En fait, ce qui intéresse l’individu, ce n’est pas une théorie des
morales, ni un système des règles positives considéré comme un
système parmi d’autres ; ce qu’il veut, c’est une morale qui soit
valable seulement pour telle ou telle communauté, mais valable
universellement. A la suite de RUSS, la morale renchérit,
BONGILO « reste un effort dans la recherche qui nous conduit vers
la sagesse et le bien » (BONGILO BOENDY, J. F., N°16, 2012,
p.206). La sagesse, cette culture cumulée qui donne à l’homme la
connaissance de mener une vie ordonnée conduit à la recherche du
bien acceptable par tous.
Dans le cadre de cette réflexion, le problème posé est
considéré sous l’aspect éthique. Car le problème éthique surgit
justement parce que l’homme gagné par la science, la technique et
l’organisation politique est en conflit avec lui-même et avec la
société.

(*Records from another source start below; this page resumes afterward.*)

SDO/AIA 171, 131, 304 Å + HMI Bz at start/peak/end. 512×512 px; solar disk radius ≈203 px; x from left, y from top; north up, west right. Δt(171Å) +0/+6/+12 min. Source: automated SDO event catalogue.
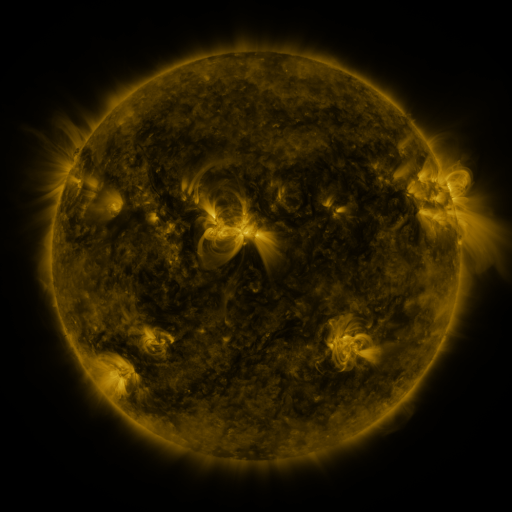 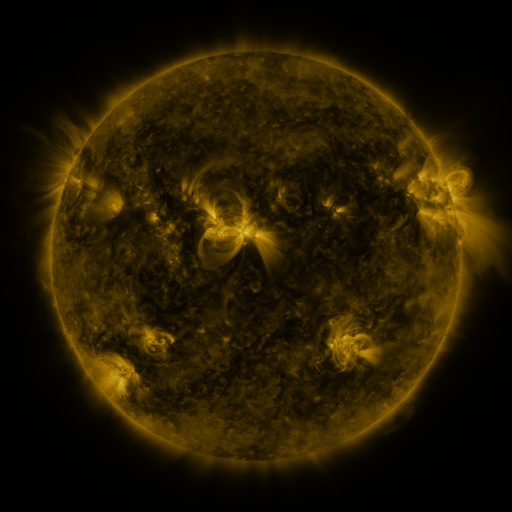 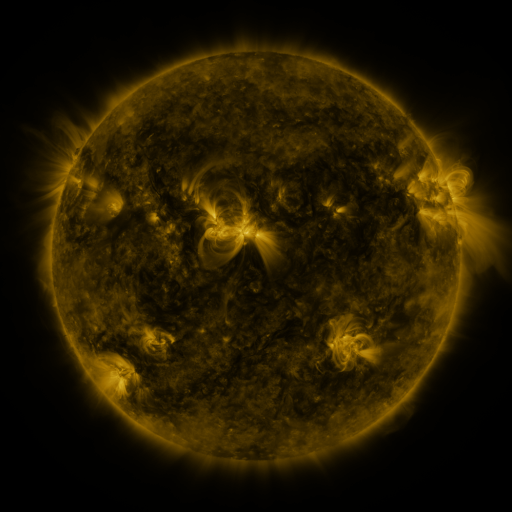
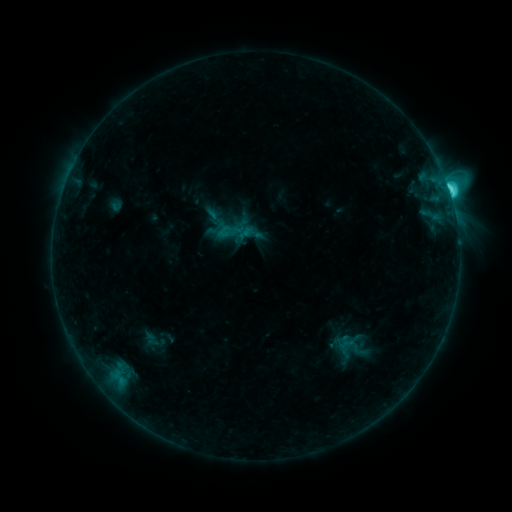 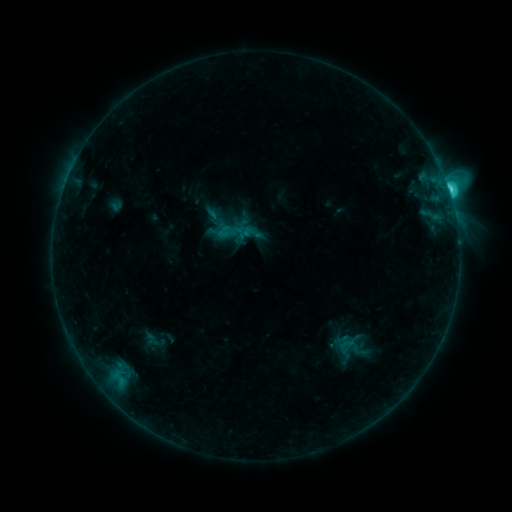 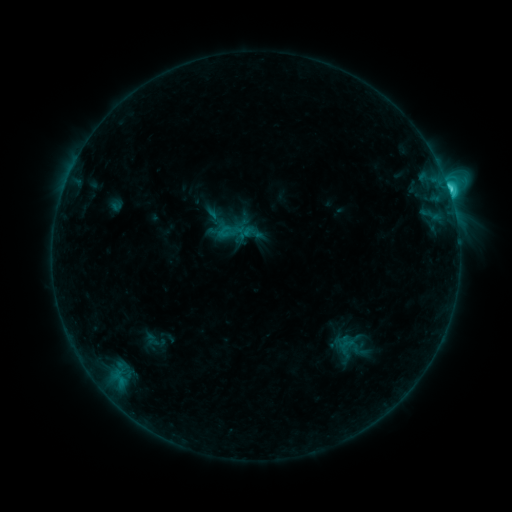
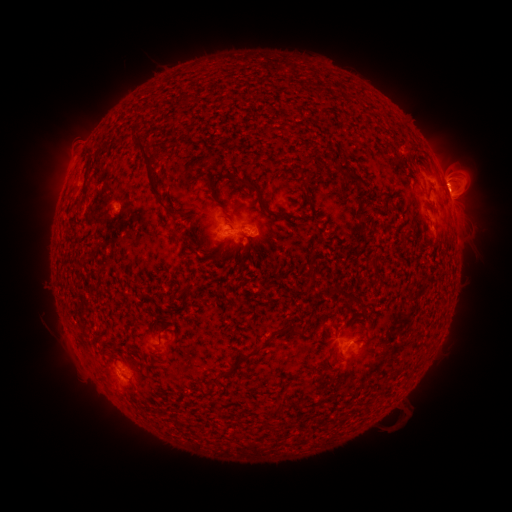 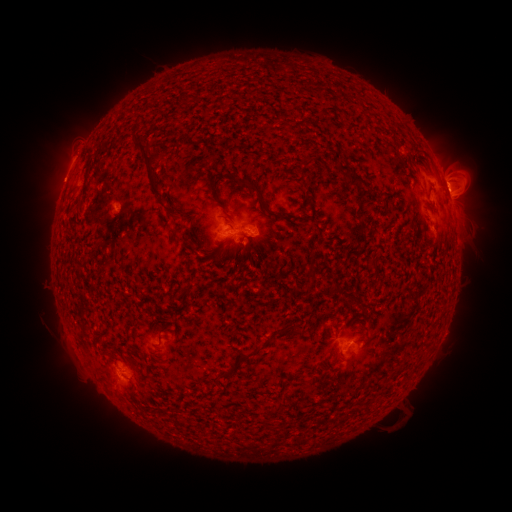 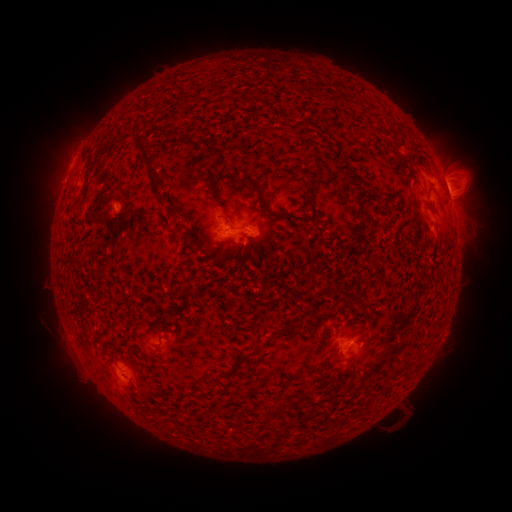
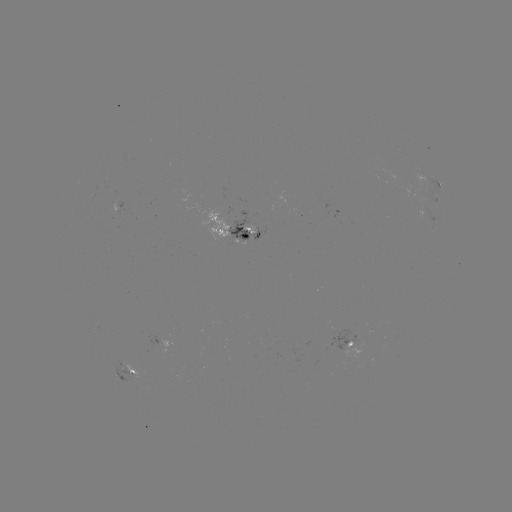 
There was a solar eruption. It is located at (60, 174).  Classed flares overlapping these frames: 1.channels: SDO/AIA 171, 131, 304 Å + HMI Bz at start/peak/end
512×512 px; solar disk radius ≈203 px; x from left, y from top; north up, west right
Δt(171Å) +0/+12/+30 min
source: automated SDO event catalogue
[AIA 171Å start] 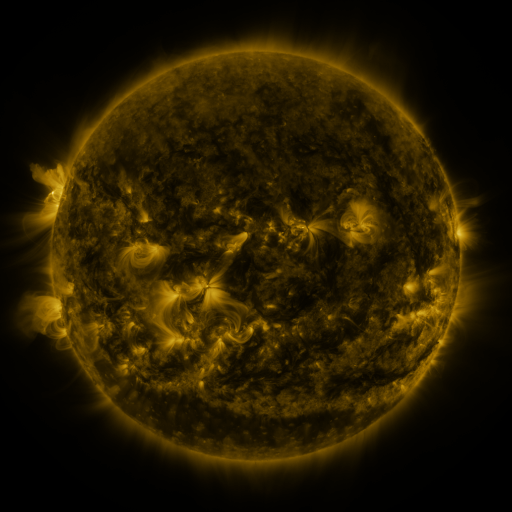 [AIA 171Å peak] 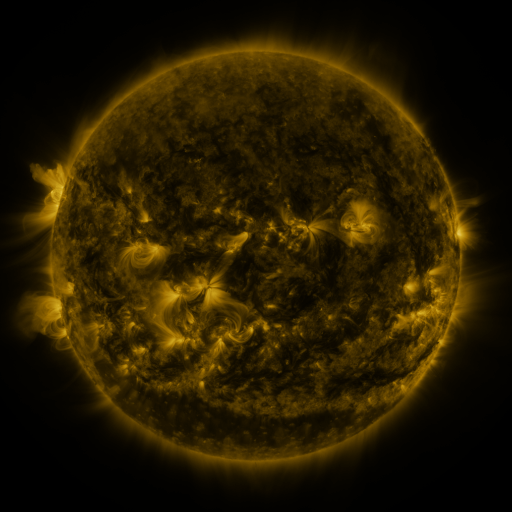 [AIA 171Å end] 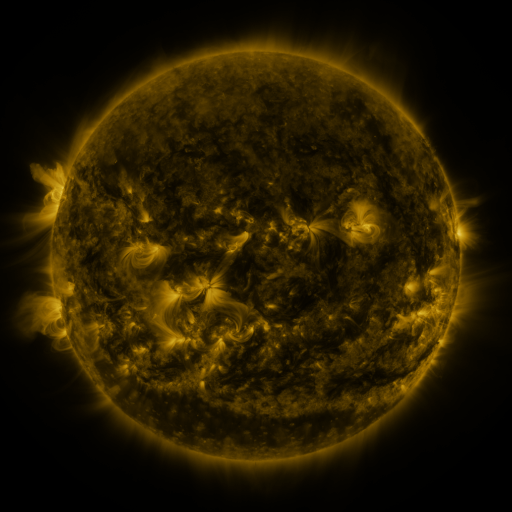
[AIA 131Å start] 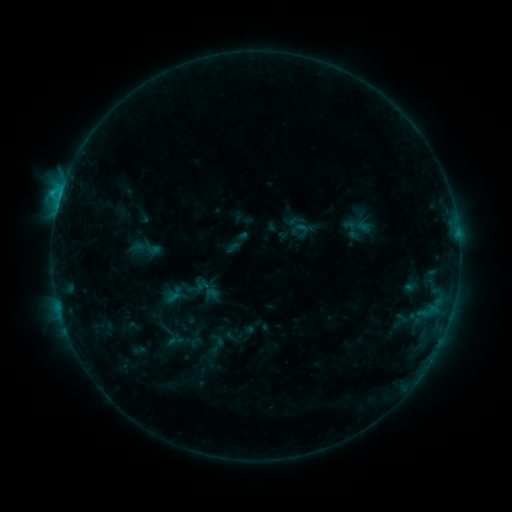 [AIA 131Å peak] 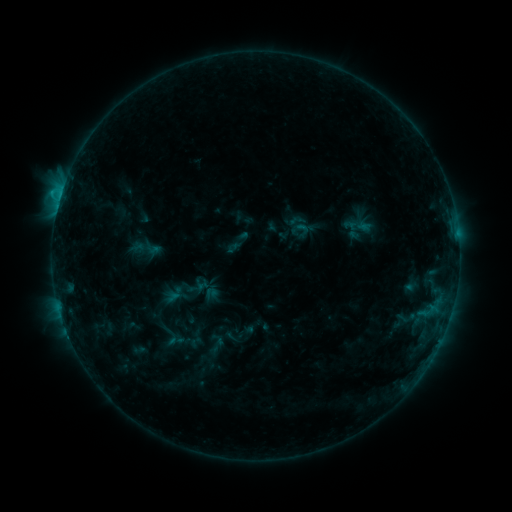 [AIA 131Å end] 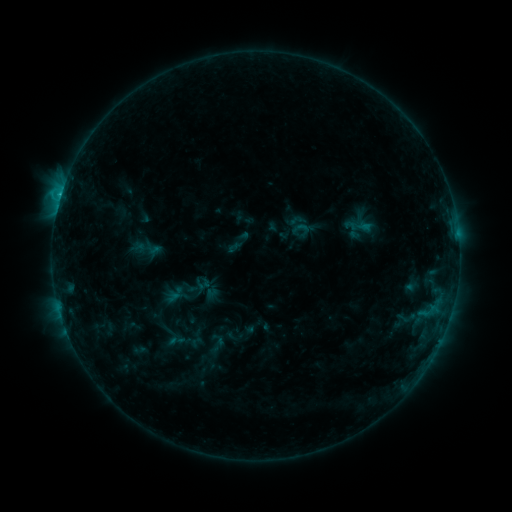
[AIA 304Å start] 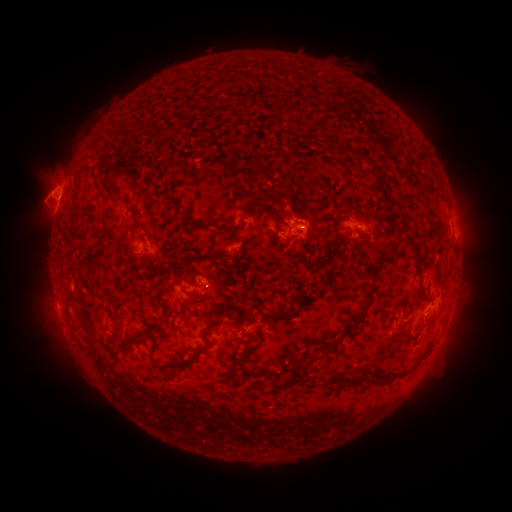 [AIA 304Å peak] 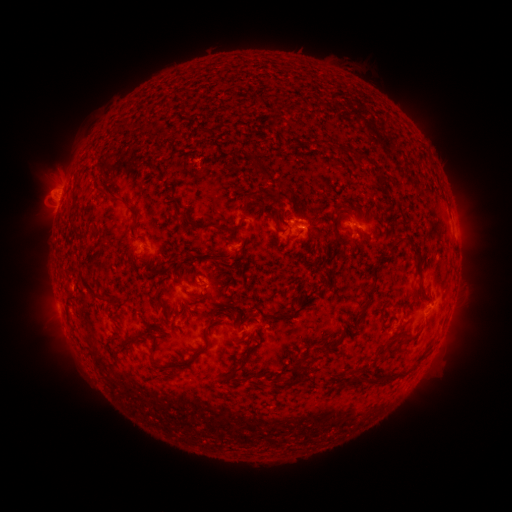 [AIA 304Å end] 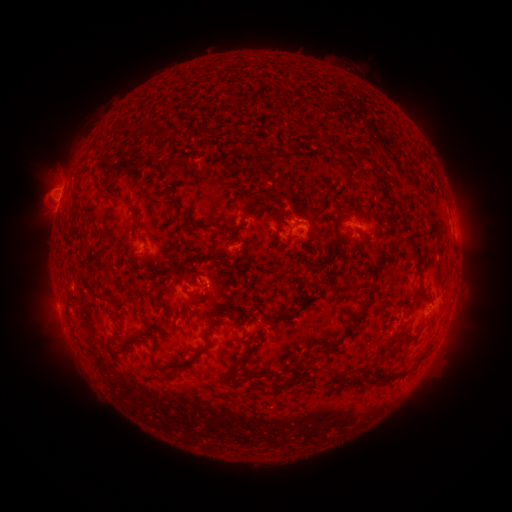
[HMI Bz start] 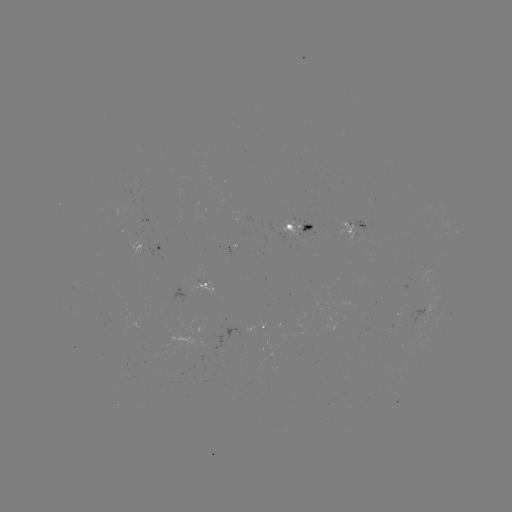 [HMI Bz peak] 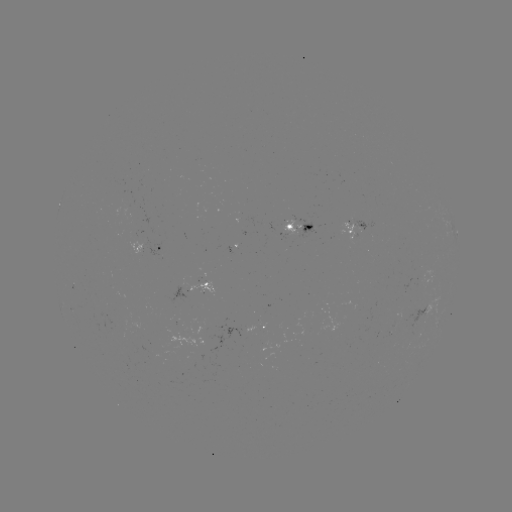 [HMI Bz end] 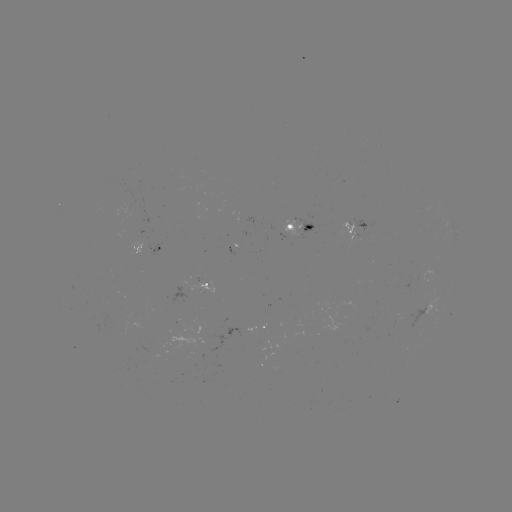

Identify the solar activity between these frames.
no classed flare was catalogued and no EUV brightening was flagged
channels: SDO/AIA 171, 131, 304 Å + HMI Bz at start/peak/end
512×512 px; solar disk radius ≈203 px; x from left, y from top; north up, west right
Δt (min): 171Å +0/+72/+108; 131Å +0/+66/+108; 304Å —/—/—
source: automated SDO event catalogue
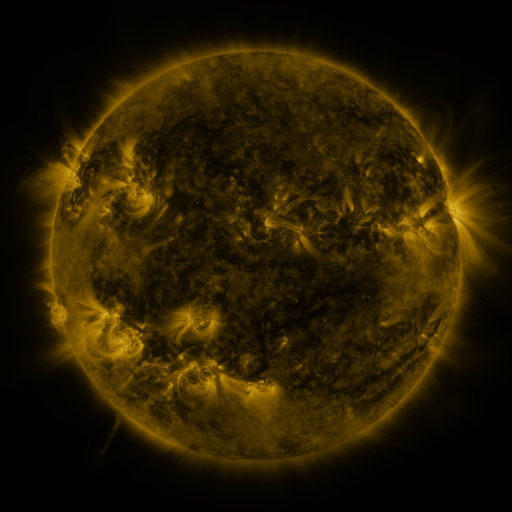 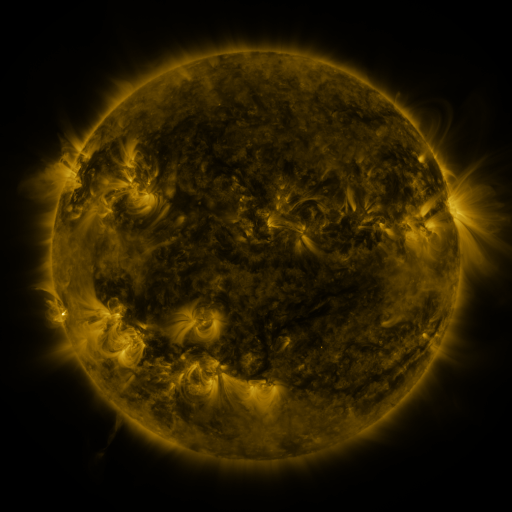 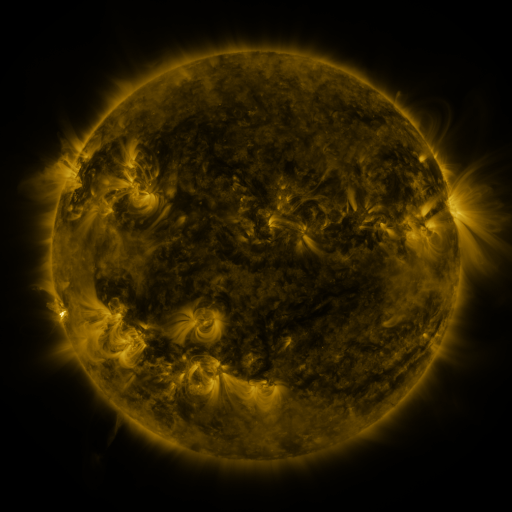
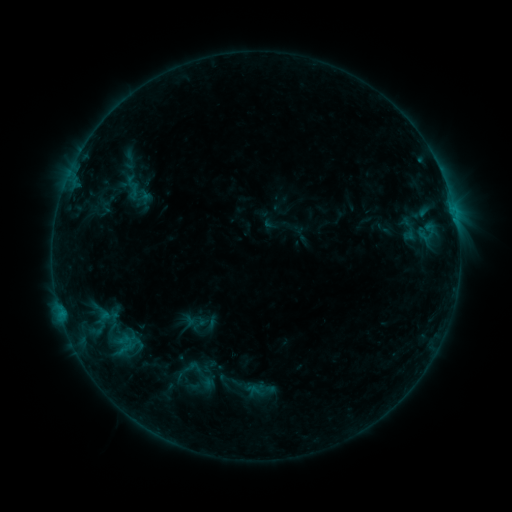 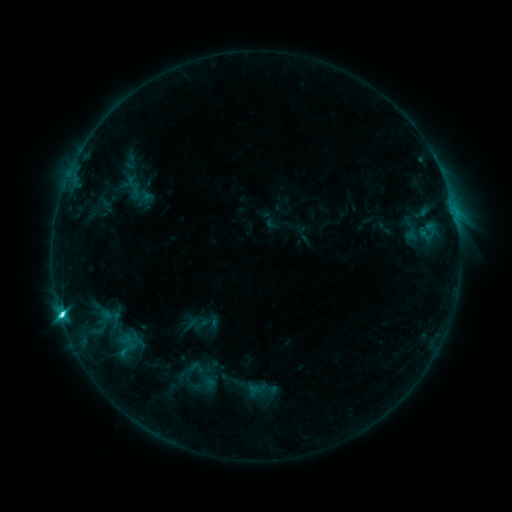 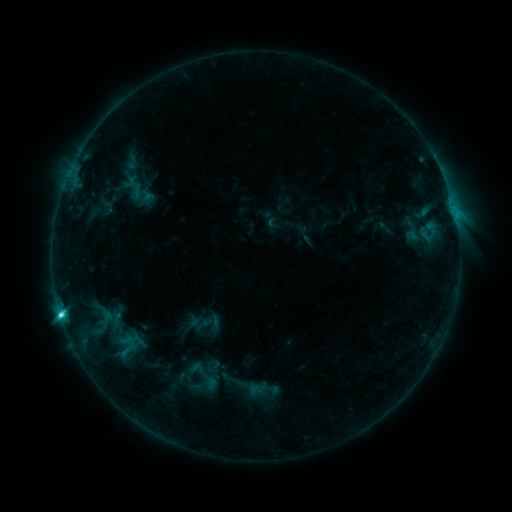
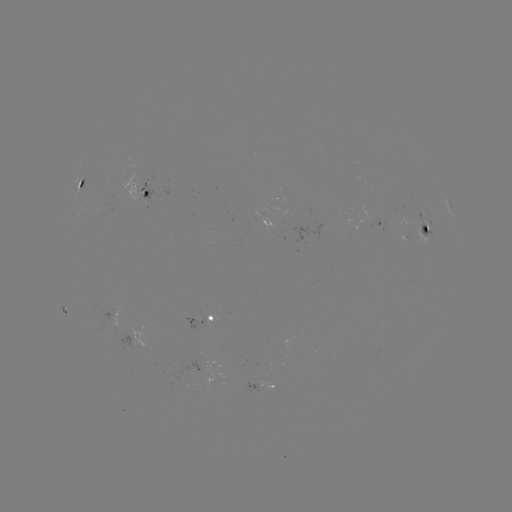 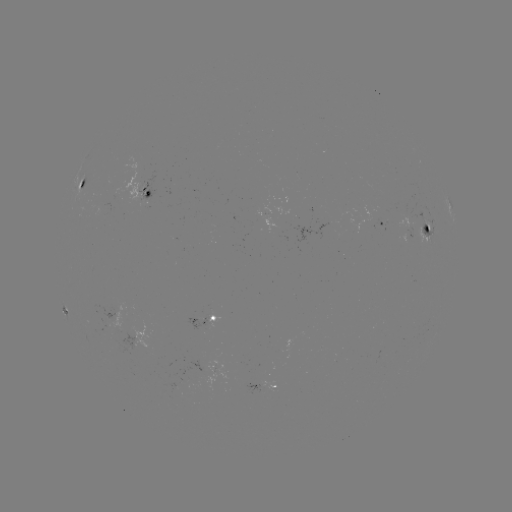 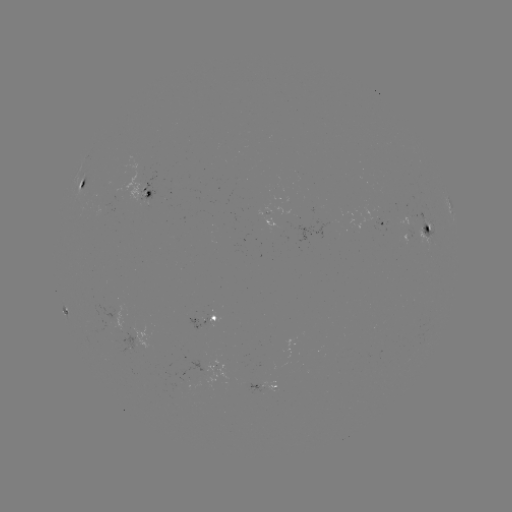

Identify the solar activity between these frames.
emerging-flux region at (267, 217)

C’est ainsi qu’il faut dégager les rapports entre individu et
société pour comprendre de façon critique le problème, car la vie de
la personne est indiscutablement tache personnelle et engagement
communautaire.
Cet essai tente de cerner la crise morale occasionnée par la
civilisation technique qui aliène davantage l’homme.
Pour mieux la saisir, ce texte se focalise sur trois points
essentiels : Nous aborderons tour à tour la négation du sujet moral, la
valeur éthique du travail, et enfin la problématique actuelle de la
bioéthique vis-à-vis de la science moderne.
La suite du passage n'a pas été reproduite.